I guess this will be very upsetting for all those statisticians who have been using ANOVA to analyze randomized block designs all these years. Apparently they've been doing something that doesn't exist.

[Sure, it's not one-way ANOVA (obviously), but they definitely call it ANOVA. A paired t-test is equivalent to an ANOVA on a randomized (complete) blocks design with two items per block and two treatments.]

And no one competent in statistical analysis would describe a two-sample test as an ANOVA anyway, even in the circumstances where that would be technically correct.

I dispute the assertion in this case. Its perfectly possible to be competent (since that is exactly how I'd describe someone who is technically correct) even if they were unfamiliar with the common use of terminology. Terminology varies from area to area (sometimes to the extent that the same things are reinvented under different names).

Again, you might describe them as "ignorant" on that basis, I suppose , since what your describe is pretty standard, but not knowing the common terms isn't, of itself, what makes them incompetent.

js said...

Efrique, thanks for your comments. Excellent points. Let's see....

I think I really do consider the ignorance of terminology to be highly indicative of general statistical ignorance here. You're absolutely right that not knowing the standard terminology doesn't necessarily imply not knowing how methods work or how to apply them, but I consider it a very bad sign. If someone told me they'd made an astronomical discovery by looking through "the pointy metal apparatus with the lenses," I'd be highly suspicious of their claims. And I just don't consider it in the range of normal variation (if you will) among persons adequately educated in applied statistics to describe a two-sample t-test as an ANOVA in a context such as this paper. (I tried to make this distinction in the post, by describing the use of the term ANOVA for a two-sample test as a "tell," rather than conclusive proof of incompetence, but I may not have been clear enough about the distinction.)

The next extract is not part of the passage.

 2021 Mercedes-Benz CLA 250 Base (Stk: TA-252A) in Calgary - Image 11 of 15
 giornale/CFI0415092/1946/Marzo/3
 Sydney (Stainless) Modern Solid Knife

You may be right, though, that "profound ignorance" was too strong. Perhaps in a different context, I would have taken it as more of a slip up. There were a number of other aspects of the paper that were "suggestive" of the authors just generally not knowing what they were doing.

And thanks especially for the correction about the equivalence between the paired t-test and the special case of two-way ANOVA you describe. Quite right, of course, and what I had written was misleading at best. (I was thinking of one-way ANOVA, as you suggested, but the statement of a lack of equivalence was far too categorical.) I'll edit the post to clear this up.